The suggestion that our demands should be filtered through existing policy-making structures sounds like it might just ensure surface reform without substantive change.  It’s not as if there’s been any turnover in the powers that be over the last four weeks and a bit of vague lip service from one side of the partisan aisle doesn’t suggest to me that the political establishment is ready to lash out against the corporate interests that have bankrolled policy decisions to date.  After all, that was (at least in part, at least for some) what the 2008 mobilization of progressives behind Obama was supposed to achieve.  It didn’t anybody very far.

At the end of a call-in segment on the Brian Leher show yesterday, OWS organizer Justed Wedes suggested that some demands from the General Assembly was forthcoming.  One discussion on proposed policy demands can be found on OWS’ website.

In the meantime, here’s my initial take on how we could re-frame the question of demands and results:  We should not ask what Occupy Wall Street’s demands are, but rather how we all might take the social/political momentum for which the occupation itself is currently the vessel and organize it into myriad forms of real, lasting, revolutionary changes that transform the corporatist system we currently inhabit into something human and just.  I think these efforts could be put into three basic categories.

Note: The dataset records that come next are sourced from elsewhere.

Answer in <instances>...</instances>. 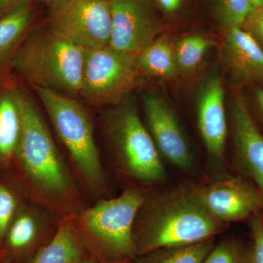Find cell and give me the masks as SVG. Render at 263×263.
<instances>
[{
  "label": "cell",
  "mask_w": 263,
  "mask_h": 263,
  "mask_svg": "<svg viewBox=\"0 0 263 263\" xmlns=\"http://www.w3.org/2000/svg\"><path fill=\"white\" fill-rule=\"evenodd\" d=\"M17 98L21 133L15 156L39 201L70 217L79 212V193L74 180L34 100L20 89Z\"/></svg>",
  "instance_id": "obj_1"
},
{
  "label": "cell",
  "mask_w": 263,
  "mask_h": 263,
  "mask_svg": "<svg viewBox=\"0 0 263 263\" xmlns=\"http://www.w3.org/2000/svg\"><path fill=\"white\" fill-rule=\"evenodd\" d=\"M202 205L193 187L146 197L135 221L136 257L166 247L195 245L228 228Z\"/></svg>",
  "instance_id": "obj_2"
},
{
  "label": "cell",
  "mask_w": 263,
  "mask_h": 263,
  "mask_svg": "<svg viewBox=\"0 0 263 263\" xmlns=\"http://www.w3.org/2000/svg\"><path fill=\"white\" fill-rule=\"evenodd\" d=\"M85 48L49 27L28 32L15 53L12 68L34 88L80 96Z\"/></svg>",
  "instance_id": "obj_3"
},
{
  "label": "cell",
  "mask_w": 263,
  "mask_h": 263,
  "mask_svg": "<svg viewBox=\"0 0 263 263\" xmlns=\"http://www.w3.org/2000/svg\"><path fill=\"white\" fill-rule=\"evenodd\" d=\"M146 197L141 189L133 186L71 216L85 247L98 254L101 262L136 258L133 228Z\"/></svg>",
  "instance_id": "obj_4"
},
{
  "label": "cell",
  "mask_w": 263,
  "mask_h": 263,
  "mask_svg": "<svg viewBox=\"0 0 263 263\" xmlns=\"http://www.w3.org/2000/svg\"><path fill=\"white\" fill-rule=\"evenodd\" d=\"M34 89L68 153L81 186L93 195H103L106 179L87 110L77 100L54 90Z\"/></svg>",
  "instance_id": "obj_5"
},
{
  "label": "cell",
  "mask_w": 263,
  "mask_h": 263,
  "mask_svg": "<svg viewBox=\"0 0 263 263\" xmlns=\"http://www.w3.org/2000/svg\"><path fill=\"white\" fill-rule=\"evenodd\" d=\"M103 125L112 160L120 172L146 184L166 179L160 153L129 96L103 116Z\"/></svg>",
  "instance_id": "obj_6"
},
{
  "label": "cell",
  "mask_w": 263,
  "mask_h": 263,
  "mask_svg": "<svg viewBox=\"0 0 263 263\" xmlns=\"http://www.w3.org/2000/svg\"><path fill=\"white\" fill-rule=\"evenodd\" d=\"M136 57L111 46L85 48L80 96L94 106L122 103L136 87Z\"/></svg>",
  "instance_id": "obj_7"
},
{
  "label": "cell",
  "mask_w": 263,
  "mask_h": 263,
  "mask_svg": "<svg viewBox=\"0 0 263 263\" xmlns=\"http://www.w3.org/2000/svg\"><path fill=\"white\" fill-rule=\"evenodd\" d=\"M48 27L84 48L110 46V0H61L49 8Z\"/></svg>",
  "instance_id": "obj_8"
},
{
  "label": "cell",
  "mask_w": 263,
  "mask_h": 263,
  "mask_svg": "<svg viewBox=\"0 0 263 263\" xmlns=\"http://www.w3.org/2000/svg\"><path fill=\"white\" fill-rule=\"evenodd\" d=\"M110 46L137 57L164 32L154 0H110Z\"/></svg>",
  "instance_id": "obj_9"
},
{
  "label": "cell",
  "mask_w": 263,
  "mask_h": 263,
  "mask_svg": "<svg viewBox=\"0 0 263 263\" xmlns=\"http://www.w3.org/2000/svg\"><path fill=\"white\" fill-rule=\"evenodd\" d=\"M193 187L207 212L221 222L245 220L263 212L262 194L243 178H222Z\"/></svg>",
  "instance_id": "obj_10"
},
{
  "label": "cell",
  "mask_w": 263,
  "mask_h": 263,
  "mask_svg": "<svg viewBox=\"0 0 263 263\" xmlns=\"http://www.w3.org/2000/svg\"><path fill=\"white\" fill-rule=\"evenodd\" d=\"M146 127L160 155L183 171L195 166L187 138L168 102L158 95H146L143 100Z\"/></svg>",
  "instance_id": "obj_11"
},
{
  "label": "cell",
  "mask_w": 263,
  "mask_h": 263,
  "mask_svg": "<svg viewBox=\"0 0 263 263\" xmlns=\"http://www.w3.org/2000/svg\"><path fill=\"white\" fill-rule=\"evenodd\" d=\"M230 122L237 162L263 195V135L241 92L232 98Z\"/></svg>",
  "instance_id": "obj_12"
},
{
  "label": "cell",
  "mask_w": 263,
  "mask_h": 263,
  "mask_svg": "<svg viewBox=\"0 0 263 263\" xmlns=\"http://www.w3.org/2000/svg\"><path fill=\"white\" fill-rule=\"evenodd\" d=\"M197 125L204 146L216 167L224 165L228 126L226 92L219 76L208 79L200 89L197 103Z\"/></svg>",
  "instance_id": "obj_13"
},
{
  "label": "cell",
  "mask_w": 263,
  "mask_h": 263,
  "mask_svg": "<svg viewBox=\"0 0 263 263\" xmlns=\"http://www.w3.org/2000/svg\"><path fill=\"white\" fill-rule=\"evenodd\" d=\"M221 54L233 80L240 84L263 83V49L245 29L226 32Z\"/></svg>",
  "instance_id": "obj_14"
},
{
  "label": "cell",
  "mask_w": 263,
  "mask_h": 263,
  "mask_svg": "<svg viewBox=\"0 0 263 263\" xmlns=\"http://www.w3.org/2000/svg\"><path fill=\"white\" fill-rule=\"evenodd\" d=\"M34 16L31 0H22L0 18V72L12 67L17 50L30 31Z\"/></svg>",
  "instance_id": "obj_15"
},
{
  "label": "cell",
  "mask_w": 263,
  "mask_h": 263,
  "mask_svg": "<svg viewBox=\"0 0 263 263\" xmlns=\"http://www.w3.org/2000/svg\"><path fill=\"white\" fill-rule=\"evenodd\" d=\"M86 247L71 217L63 219L51 240L36 254L32 263H80Z\"/></svg>",
  "instance_id": "obj_16"
},
{
  "label": "cell",
  "mask_w": 263,
  "mask_h": 263,
  "mask_svg": "<svg viewBox=\"0 0 263 263\" xmlns=\"http://www.w3.org/2000/svg\"><path fill=\"white\" fill-rule=\"evenodd\" d=\"M136 66L140 76L164 81L176 80L179 75L175 43L169 35L162 33L136 57Z\"/></svg>",
  "instance_id": "obj_17"
},
{
  "label": "cell",
  "mask_w": 263,
  "mask_h": 263,
  "mask_svg": "<svg viewBox=\"0 0 263 263\" xmlns=\"http://www.w3.org/2000/svg\"><path fill=\"white\" fill-rule=\"evenodd\" d=\"M21 133L17 88L0 90V159L15 156Z\"/></svg>",
  "instance_id": "obj_18"
},
{
  "label": "cell",
  "mask_w": 263,
  "mask_h": 263,
  "mask_svg": "<svg viewBox=\"0 0 263 263\" xmlns=\"http://www.w3.org/2000/svg\"><path fill=\"white\" fill-rule=\"evenodd\" d=\"M214 245L212 238L195 245L159 249L138 256L133 263H202Z\"/></svg>",
  "instance_id": "obj_19"
},
{
  "label": "cell",
  "mask_w": 263,
  "mask_h": 263,
  "mask_svg": "<svg viewBox=\"0 0 263 263\" xmlns=\"http://www.w3.org/2000/svg\"><path fill=\"white\" fill-rule=\"evenodd\" d=\"M213 41L200 34L185 36L175 42V53L179 76H193L201 65Z\"/></svg>",
  "instance_id": "obj_20"
},
{
  "label": "cell",
  "mask_w": 263,
  "mask_h": 263,
  "mask_svg": "<svg viewBox=\"0 0 263 263\" xmlns=\"http://www.w3.org/2000/svg\"><path fill=\"white\" fill-rule=\"evenodd\" d=\"M44 219L42 215L33 213L20 214L10 223L6 234L8 245L14 249H23L33 245L41 237Z\"/></svg>",
  "instance_id": "obj_21"
},
{
  "label": "cell",
  "mask_w": 263,
  "mask_h": 263,
  "mask_svg": "<svg viewBox=\"0 0 263 263\" xmlns=\"http://www.w3.org/2000/svg\"><path fill=\"white\" fill-rule=\"evenodd\" d=\"M214 8L224 32L241 27L254 10L251 0H214Z\"/></svg>",
  "instance_id": "obj_22"
},
{
  "label": "cell",
  "mask_w": 263,
  "mask_h": 263,
  "mask_svg": "<svg viewBox=\"0 0 263 263\" xmlns=\"http://www.w3.org/2000/svg\"><path fill=\"white\" fill-rule=\"evenodd\" d=\"M250 247L240 240L228 238L214 245L202 263H249Z\"/></svg>",
  "instance_id": "obj_23"
},
{
  "label": "cell",
  "mask_w": 263,
  "mask_h": 263,
  "mask_svg": "<svg viewBox=\"0 0 263 263\" xmlns=\"http://www.w3.org/2000/svg\"><path fill=\"white\" fill-rule=\"evenodd\" d=\"M16 206L14 195L9 189L0 184V239L6 235Z\"/></svg>",
  "instance_id": "obj_24"
},
{
  "label": "cell",
  "mask_w": 263,
  "mask_h": 263,
  "mask_svg": "<svg viewBox=\"0 0 263 263\" xmlns=\"http://www.w3.org/2000/svg\"><path fill=\"white\" fill-rule=\"evenodd\" d=\"M249 226L252 243L249 263H263V212L252 216Z\"/></svg>",
  "instance_id": "obj_25"
},
{
  "label": "cell",
  "mask_w": 263,
  "mask_h": 263,
  "mask_svg": "<svg viewBox=\"0 0 263 263\" xmlns=\"http://www.w3.org/2000/svg\"><path fill=\"white\" fill-rule=\"evenodd\" d=\"M241 28L247 31L263 49V4L254 8Z\"/></svg>",
  "instance_id": "obj_26"
},
{
  "label": "cell",
  "mask_w": 263,
  "mask_h": 263,
  "mask_svg": "<svg viewBox=\"0 0 263 263\" xmlns=\"http://www.w3.org/2000/svg\"><path fill=\"white\" fill-rule=\"evenodd\" d=\"M157 6L167 14H173L180 9L183 0H155Z\"/></svg>",
  "instance_id": "obj_27"
},
{
  "label": "cell",
  "mask_w": 263,
  "mask_h": 263,
  "mask_svg": "<svg viewBox=\"0 0 263 263\" xmlns=\"http://www.w3.org/2000/svg\"><path fill=\"white\" fill-rule=\"evenodd\" d=\"M22 0H0V18Z\"/></svg>",
  "instance_id": "obj_28"
},
{
  "label": "cell",
  "mask_w": 263,
  "mask_h": 263,
  "mask_svg": "<svg viewBox=\"0 0 263 263\" xmlns=\"http://www.w3.org/2000/svg\"><path fill=\"white\" fill-rule=\"evenodd\" d=\"M254 97L256 102L258 105L259 108L263 114V89L262 88H257L254 91Z\"/></svg>",
  "instance_id": "obj_29"
},
{
  "label": "cell",
  "mask_w": 263,
  "mask_h": 263,
  "mask_svg": "<svg viewBox=\"0 0 263 263\" xmlns=\"http://www.w3.org/2000/svg\"><path fill=\"white\" fill-rule=\"evenodd\" d=\"M31 1L36 2V3H42V4L47 5L48 8H51L53 5H56L59 2L61 1V0H31Z\"/></svg>",
  "instance_id": "obj_30"
},
{
  "label": "cell",
  "mask_w": 263,
  "mask_h": 263,
  "mask_svg": "<svg viewBox=\"0 0 263 263\" xmlns=\"http://www.w3.org/2000/svg\"><path fill=\"white\" fill-rule=\"evenodd\" d=\"M254 8H258L263 4V0H251Z\"/></svg>",
  "instance_id": "obj_31"
},
{
  "label": "cell",
  "mask_w": 263,
  "mask_h": 263,
  "mask_svg": "<svg viewBox=\"0 0 263 263\" xmlns=\"http://www.w3.org/2000/svg\"><path fill=\"white\" fill-rule=\"evenodd\" d=\"M133 260H134V259H133ZM133 260L127 259V260L117 261V262H103L101 263H133Z\"/></svg>",
  "instance_id": "obj_32"
}]
</instances>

  1. Policy demands. Maybe enough public pressure can bring about viable systems of regulation.  I certainly don’t want to rule it out.
  2. Direct action.  I’m thinking largely of divestment here, whether that’s closing a bank account or organizing a boycott, but activists will no doubt produce other options as well.
  3. Equitable alternatives. Alongside divestment, OWS can provide a venue for creating and/or strengthening alternative economic systems that are more equitable, community-based, and more economically and environmentally sustainable.  This could mean credit unions and community banks, food co-ops and CSAs, mutual aid societies, barter systems, etc.

It seems to me that working towards change on all of these levels allows for a level of plurality and local engagement that would be difficult to achieve if we were to focus exclusively on a unified policy agenda.  It also has the advantage of spreading our eggs across a lot more baskets.